Kavanaugh Backer Ed Whelan Apologizes After Floating Unfounded Doppelganger Theory for Attack

“I made an appalling and inexcusable mistake of judgment,” says Whelan who leads the Ethics and Public Policy Center

Ed Whelan
YouTube

Conservative activist Ed Whelan apologized on Friday after posting a lengthy Twitter thread Thursday night with unfounded speculation that Christine Blasey Ford had misidentified Supreme Court nominee Brett Kavanaugh for another similar-looking high school classmate in her account of what she has called an attempted sexual assault.

“I made an appalling and inexcusable mistake of judgment in posting the tweet thread in a way that identified Kavanaugh’s Georgetown Prep classmate,” said Whelan, a former clerk of Antonin Scalia and president of the think tank Ethics and Public Policy Center.

“I take full responsibility for that mistake, and I deeply apologize for it. I realize that does not undo the mistake.” His did not address the substance of his theory, which has already been disputed.
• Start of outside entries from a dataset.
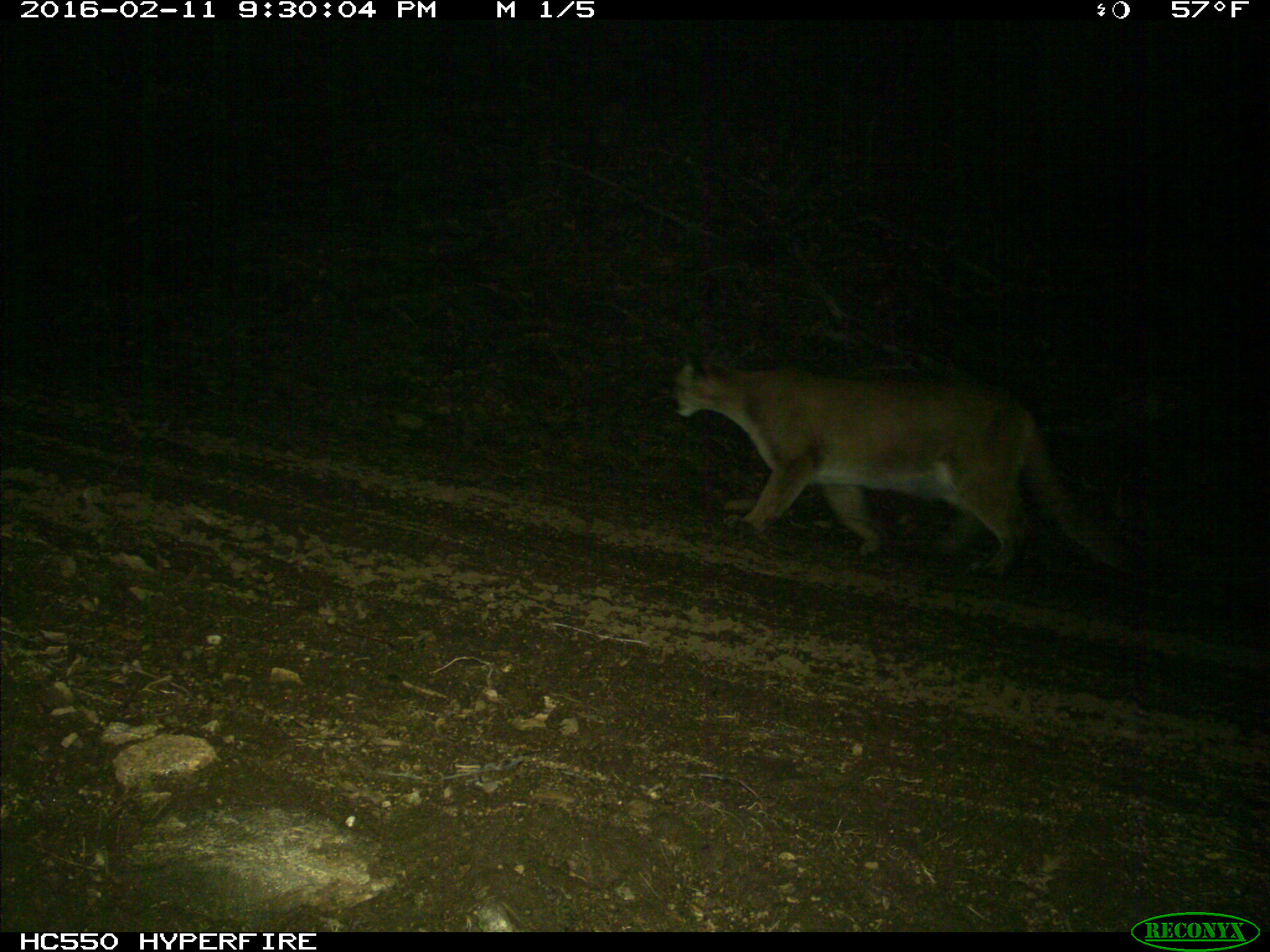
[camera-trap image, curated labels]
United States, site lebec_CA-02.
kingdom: Animalia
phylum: Chordata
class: Mammalia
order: Carnivora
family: Felidae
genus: Puma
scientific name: Puma concolor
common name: mountain lion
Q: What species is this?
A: Puma concolor (mountain lion).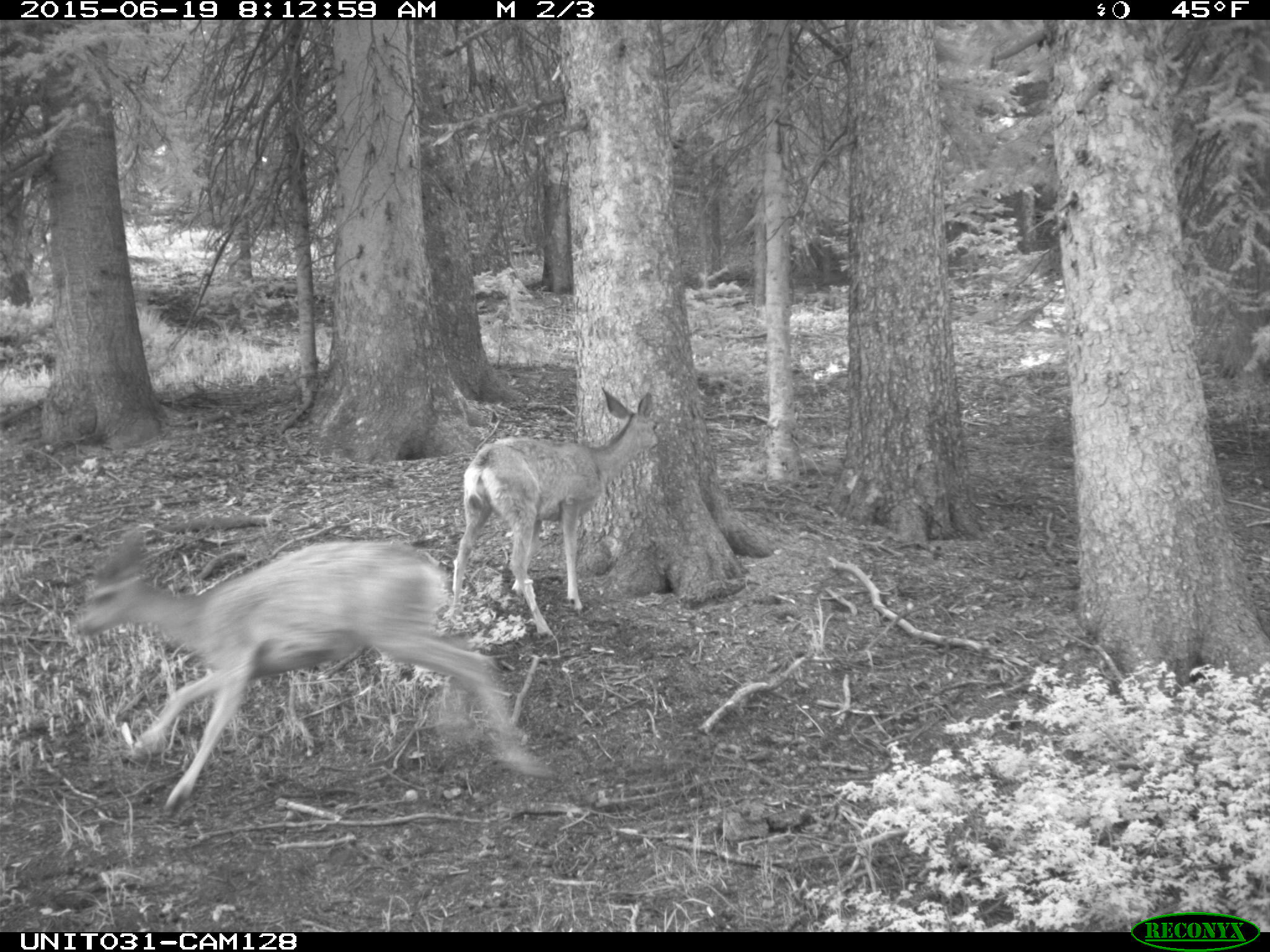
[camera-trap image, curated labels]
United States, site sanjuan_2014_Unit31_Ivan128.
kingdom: Animalia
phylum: Chordata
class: Mammalia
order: Artiodactyla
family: Cervidae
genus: Odocoileus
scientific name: Odocoileus hemionus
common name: mule deer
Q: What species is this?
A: Odocoileus hemionus (mule deer).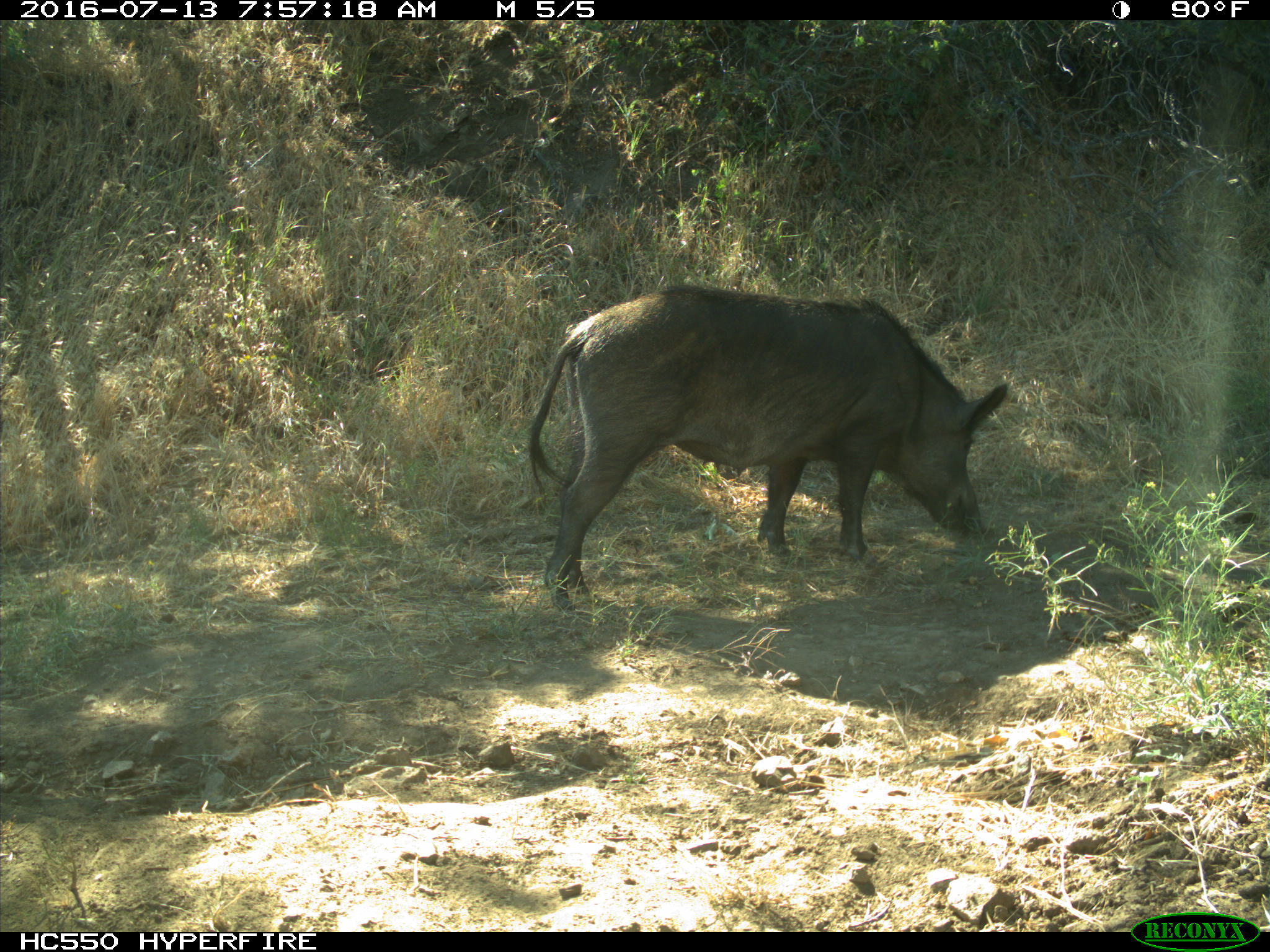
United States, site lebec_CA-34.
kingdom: Animalia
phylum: Chordata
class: Mammalia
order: Artiodactyla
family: Suidae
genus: Sus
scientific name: Sus scrofa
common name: wild boar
The thread, which Whelan has since deleted, lit up conservative media by floating the unfounded theory that Ford, now a California college professor, might be confusing Kavanaugh with a high school classmate noted at the time for strongly resembling the future judge.

Whelan named the individual and posted his photo suggesting without any evidence that the classmate, and not Kavanaugh, might have committed the attempted assault that Ford described from a high school party in suburban Washington, D.C.

In her own statement after Whelan posted his elaborate theory, Ford dismissed the possibility of mistaken identity. “I knew them both,” she told the Washington Post. “There is zero chance that I would confuse them.”

Questions were immediately raised by critics about whether Whelan was pushing the Kavanaugh “doppelgänger” theory at the behest of the White House.

“Ed, I think it would behoove you to address the questions of whether you worked with Kavanaugh, the White House or others prepping him (including those on the Hill) in coming up with your theory,” said Daily Beast politics editor Sam Stein in the comments to the Whelan apology.

Whelan’s unsubstantiated theory was, however, picked up and promoted on Friday by “Fox & Friends” — a show President Trump is known to watch regularly.